[Records of spatial reasoning questions]
┌────────

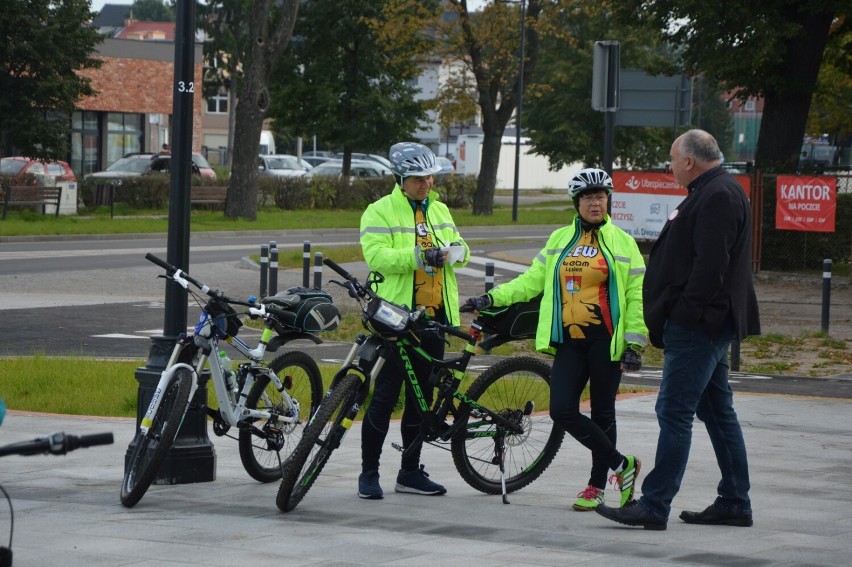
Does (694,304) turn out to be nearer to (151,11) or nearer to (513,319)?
(513,319)

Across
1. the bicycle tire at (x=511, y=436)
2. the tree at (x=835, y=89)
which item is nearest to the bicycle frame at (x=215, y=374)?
the bicycle tire at (x=511, y=436)

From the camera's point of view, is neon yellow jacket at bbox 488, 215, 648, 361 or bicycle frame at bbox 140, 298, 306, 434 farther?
bicycle frame at bbox 140, 298, 306, 434

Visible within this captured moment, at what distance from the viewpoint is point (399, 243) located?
23.4 feet

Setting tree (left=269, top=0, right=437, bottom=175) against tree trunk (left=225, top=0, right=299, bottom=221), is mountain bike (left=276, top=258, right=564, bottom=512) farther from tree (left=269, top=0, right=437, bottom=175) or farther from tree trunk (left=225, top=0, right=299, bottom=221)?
tree (left=269, top=0, right=437, bottom=175)

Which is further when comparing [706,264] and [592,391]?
[592,391]

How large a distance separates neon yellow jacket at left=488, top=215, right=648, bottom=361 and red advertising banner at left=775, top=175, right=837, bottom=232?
55.4ft

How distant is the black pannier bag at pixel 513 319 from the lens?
712 centimetres

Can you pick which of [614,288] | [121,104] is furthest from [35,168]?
[614,288]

└────────

### Exercise objective
Write out all of the material above verbatim, leaving out the pictures.

### Result of the task
Does (694,304) turn out to be nearer to (151,11) or nearer to (513,319)?
(513,319)

Across
1. the bicycle tire at (x=511, y=436)
2. the tree at (x=835, y=89)
which item is nearest to the bicycle frame at (x=215, y=374)?
the bicycle tire at (x=511, y=436)

From the camera's point of view, is neon yellow jacket at bbox 488, 215, 648, 361 or bicycle frame at bbox 140, 298, 306, 434 farther?
bicycle frame at bbox 140, 298, 306, 434

Visible within this captured moment, at what distance from the viewpoint is point (399, 243) located?
23.4 feet

Setting tree (left=269, top=0, right=437, bottom=175) against tree trunk (left=225, top=0, right=299, bottom=221), is mountain bike (left=276, top=258, right=564, bottom=512) farther from tree (left=269, top=0, right=437, bottom=175) or farther from tree trunk (left=225, top=0, right=299, bottom=221)?
tree (left=269, top=0, right=437, bottom=175)

Which is further when comparing [706,264] and [592,391]?
[592,391]

How large a distance separates neon yellow jacket at left=488, top=215, right=648, bottom=361 and red advertising banner at left=775, top=175, right=837, bottom=232?
55.4ft

How distant is the black pannier bag at pixel 513 319 from the lens?
712 centimetres

Can you pick which of [614,288] | [121,104] is furthest from [35,168]?
[614,288]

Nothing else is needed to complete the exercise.